Measure is to prevent large, federally insured banks from speculating in financial markets

12/12/2013

Enacted in 2010 as part of the Dodd-Frank financial regulation law, the Volcker Rule had a clear purpose: to prevent large, federally insured banks from speculating in financial markets.

Named for its leading advocate, former Federal Reserve Chairman Paul Volcker, the rule was supposed to help redraw a line between commercial banks, which would collect deposits and make loans, and hedge funds, private equity companies, and investment banks, which would take risks without any federal safety net. Keeping banks out of the speculation business would eliminate a source of system instability and taxpayer risk.

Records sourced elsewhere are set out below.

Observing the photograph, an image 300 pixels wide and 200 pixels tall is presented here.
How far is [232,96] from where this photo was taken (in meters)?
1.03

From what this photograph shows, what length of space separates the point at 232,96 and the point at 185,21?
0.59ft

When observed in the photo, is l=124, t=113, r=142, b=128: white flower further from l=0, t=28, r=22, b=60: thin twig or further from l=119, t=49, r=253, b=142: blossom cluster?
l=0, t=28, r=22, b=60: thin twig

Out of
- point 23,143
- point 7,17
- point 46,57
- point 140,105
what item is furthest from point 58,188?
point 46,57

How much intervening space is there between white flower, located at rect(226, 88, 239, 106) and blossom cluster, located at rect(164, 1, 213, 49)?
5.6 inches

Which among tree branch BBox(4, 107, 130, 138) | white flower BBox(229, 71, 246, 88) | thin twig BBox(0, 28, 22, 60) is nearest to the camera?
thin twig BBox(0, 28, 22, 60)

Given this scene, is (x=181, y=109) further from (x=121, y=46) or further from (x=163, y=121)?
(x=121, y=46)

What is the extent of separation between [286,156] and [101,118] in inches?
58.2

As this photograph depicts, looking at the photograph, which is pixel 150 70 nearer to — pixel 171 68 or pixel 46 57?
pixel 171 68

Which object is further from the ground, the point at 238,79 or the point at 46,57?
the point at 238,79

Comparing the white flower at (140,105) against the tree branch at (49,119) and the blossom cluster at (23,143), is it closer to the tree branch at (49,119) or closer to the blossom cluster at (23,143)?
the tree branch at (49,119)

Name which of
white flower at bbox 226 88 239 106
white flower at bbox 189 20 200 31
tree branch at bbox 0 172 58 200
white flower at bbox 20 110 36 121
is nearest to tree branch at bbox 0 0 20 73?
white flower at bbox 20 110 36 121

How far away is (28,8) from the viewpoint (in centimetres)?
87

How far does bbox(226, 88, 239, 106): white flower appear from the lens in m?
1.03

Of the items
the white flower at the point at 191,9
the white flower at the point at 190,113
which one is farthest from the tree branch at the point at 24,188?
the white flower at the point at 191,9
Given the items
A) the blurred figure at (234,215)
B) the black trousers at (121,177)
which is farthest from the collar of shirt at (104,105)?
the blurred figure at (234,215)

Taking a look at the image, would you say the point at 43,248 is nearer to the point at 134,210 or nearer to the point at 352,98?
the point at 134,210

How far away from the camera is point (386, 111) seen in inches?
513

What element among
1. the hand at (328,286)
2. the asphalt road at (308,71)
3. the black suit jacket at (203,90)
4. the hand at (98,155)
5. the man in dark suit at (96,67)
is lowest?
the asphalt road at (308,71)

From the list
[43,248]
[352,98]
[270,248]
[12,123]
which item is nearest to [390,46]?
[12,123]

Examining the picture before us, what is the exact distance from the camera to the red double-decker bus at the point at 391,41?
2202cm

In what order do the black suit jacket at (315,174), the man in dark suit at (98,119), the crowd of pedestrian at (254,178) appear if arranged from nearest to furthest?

The problem has been how to distinguish speculative activities, known as “proprietary trading,” from activities Congress wants to permit, such as “market-making,” in which banks buy and sell securities as a service to clients, and hedging, in which banks purchase securities to offset risks elsewhere in their holdings. These line-drawing exercises — and others — occupied five federal agencies from the time Dodd-Frank passed until this week, when the agencies finally approved a regulation to carry out the Volcker Rule.

It defines market-making narrowly, linking it to demonstrated past client demand for such transactions. It discourages banks from compensating employees according to trading gains. It also requires top management to vouch, in writing, for compliance efforts.

On hedging, the rule is tougher than many expected, ruling out transactions that are not necessitated by a “specific, identifiable risk.” This would appear to eliminate broader portfolio-risk hedging of the kind that earned JPMorgan Chase a $6 billion loss on the notorious trades made by the “London whale.”

That fiasco was a turning point in the Volcker Rule process, leaving regulators much more skeptical of banks’ arguments. Or, as Federal Reserve governor Daniel Tarullo put it this week, the “London whale” loss “allowed staff to test the procedural and substantive requirements of the proposed rule against a real-world example of what should not happen in a banking organization.”

We are already living in a partially post-Volcker Rule world. The nation’s largest banks have been getting out of the proprietary-trading business in anticipation of the final document.

But since they presumably abandoned the most clearly impermissible activities first, regulators could well be left to face the murkiest gray areas when the rule takes full effect in 2015.

Mr. Tarullo alluded to these coming judgment calls when he noted that “a specific trade may be either permissible or impermissible, depending on the context and circumstances within which that trade is made.” As he also suggested, the challenge for regulators will be to conduct that case-by-case analysis without descending into arbitrariness.

Ultimately, inconsistent regulators would offer the public no more protection than profit-seeking traders.